The limitation of spark-ignition lies in the slow flame propagation with a lean mixture and even slower flame propagation with a boosted and lean mixture, and even slower combustion still if a mixture dilution with EGR instead of with air. Meanwhile, HCCI ignition is so fast even with EGR that it severely stresses the engine at higher load, with noise and harshness issue as well.

ToppaTom

1. Not enough info - except to determine that it is Dr. Dennis Assanis' OPINION that "gasoline engines has the potential for vehicle fuel economy gains between 23% and 58%."

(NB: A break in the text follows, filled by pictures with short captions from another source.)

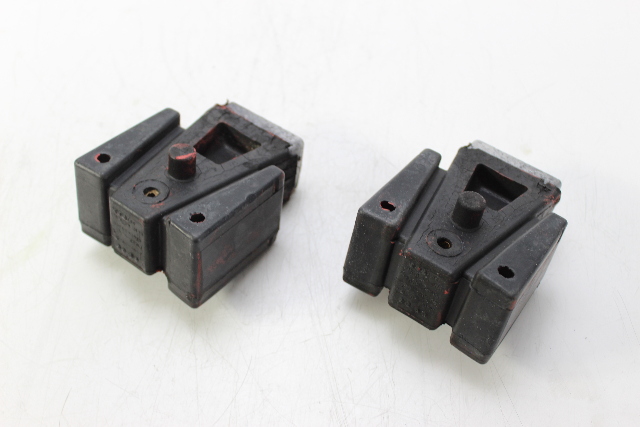 434632 Johnson Evinrude 1981 & Up Lower Rubber Mount Set 90-235 HP V4 V6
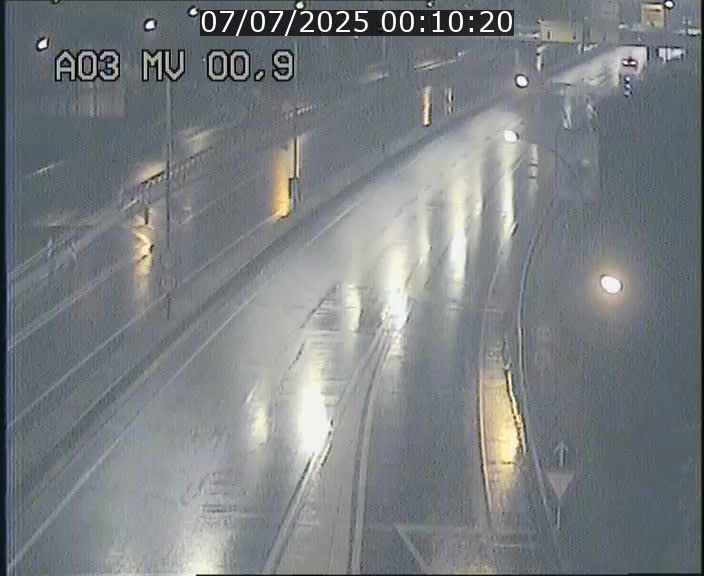 Traffic live webcam Luxembourg Croix de Gasperich - A3 - BK 0.4 - direction Luxembourg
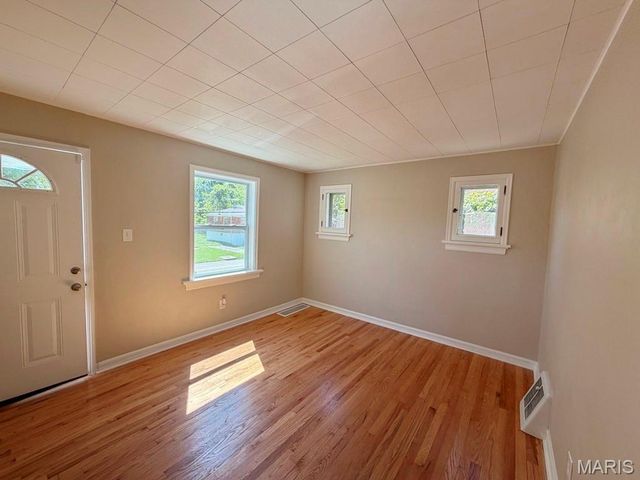 10063 Green Valley Drive, St Louis, MO 63136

2. I do not see how we can use the history of the ICE (over the last 130+ years to predict EV battery improvements over the next 130+ years.

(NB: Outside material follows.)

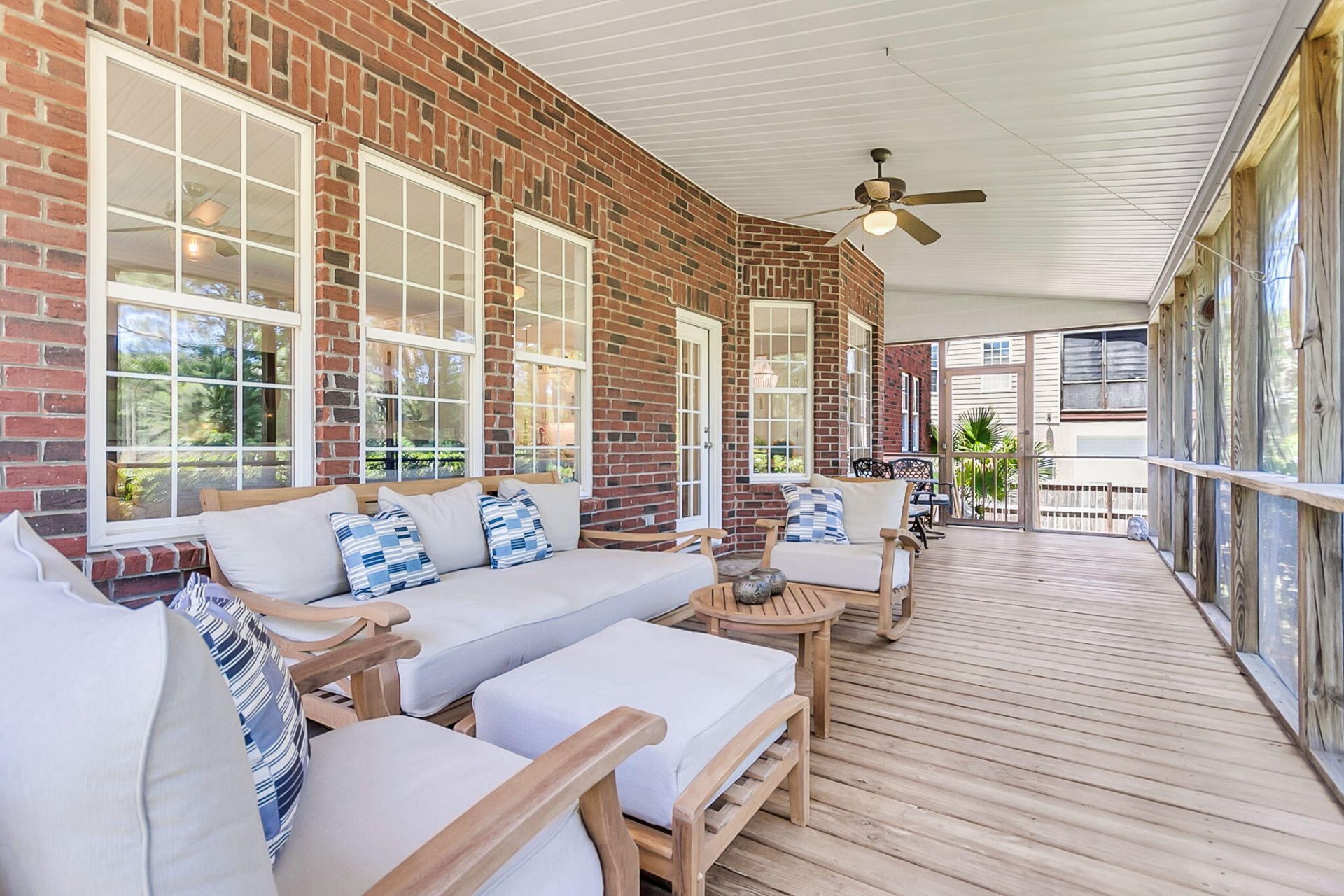 2372 Bergeron Way Photo 45
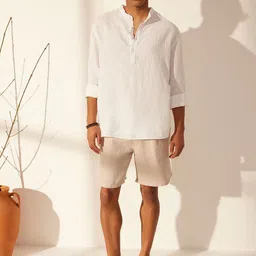 Trendyol Men Regular Fit Mid-Rise Linen Shorts-picture-18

Certainly one cannot assume anaything like a 20X potential improvement.

3. The EV was born at the same time as the ECE-V.

HarveyD

TT....after about 3 years, the new (2013) will go 25% further and will be much cheaper. After 20 short similar cycles, i.e. in about 60 years, similar EVs could go 6000+ Km between charges with similar volume batteries. Of course 6000 Km range is not always required, so batteries will be 10 times smaller in volume and probably 10 times cheaper too. ICEVs would have disappeared decades before. Some batteries may go for years without being recharged or refueled.

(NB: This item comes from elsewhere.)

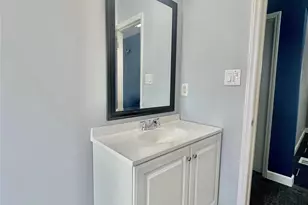 1182 Village Cir, Hickory, NC 28602 - Photo 12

That is where the (time) relationship between 130 years old ICEVs and modern BEVs has to be considered.

Octagon

How do you support your claim that EV range improvement will be 25% in 3 years and your "could go" nunmber for 60 years?
We all are subject to excitements that coincide with our wishes, but without the broadest, panoramic picture before us we are all guilty of exaggeration or unfounded optimism.
The pessimists have their numbers too regarding battery disposal, carbon footprints, rare earth mineral supply, etc. The debate on these factors is helpful and the theories spawned are instructional, but conclusion-jumping is no better than sport so let's place our bets and have friendly fun with it or get some realistic tests and empirical results.

Rytooling

Yeah, the experts here who can engage in actual fact-based discussion are the only ones I bother reading. The fluffy, throwaway comments I just skip over.

HarveyD

The 25% range gain announced for the new 2013/2014 Leaf represents about an 8%/annual improvement rate for batteries and that's very close to what was expected and about what is reasonable to expect.

If the 25%/3 years or slightly under 8%/year is projected over 60 years or so, you will get storage units capable of 6000+ Wh/Kg. Nobody claims that they will be lithium units. By 2070+ the current lithium batteries may very be in museums with out current ICEs.

ICEs power density and relative efficiency has also increased at a faster rate in the last 3 years of so. However, that was not at all the case for many decades. We all know that the opposite was the rule for many many years as ICEs went from 20 hp to 400+ hp and vehicles went from 2000 lbs to 5000+ lbs and gas price went from $0.08/gal to $4+/gal.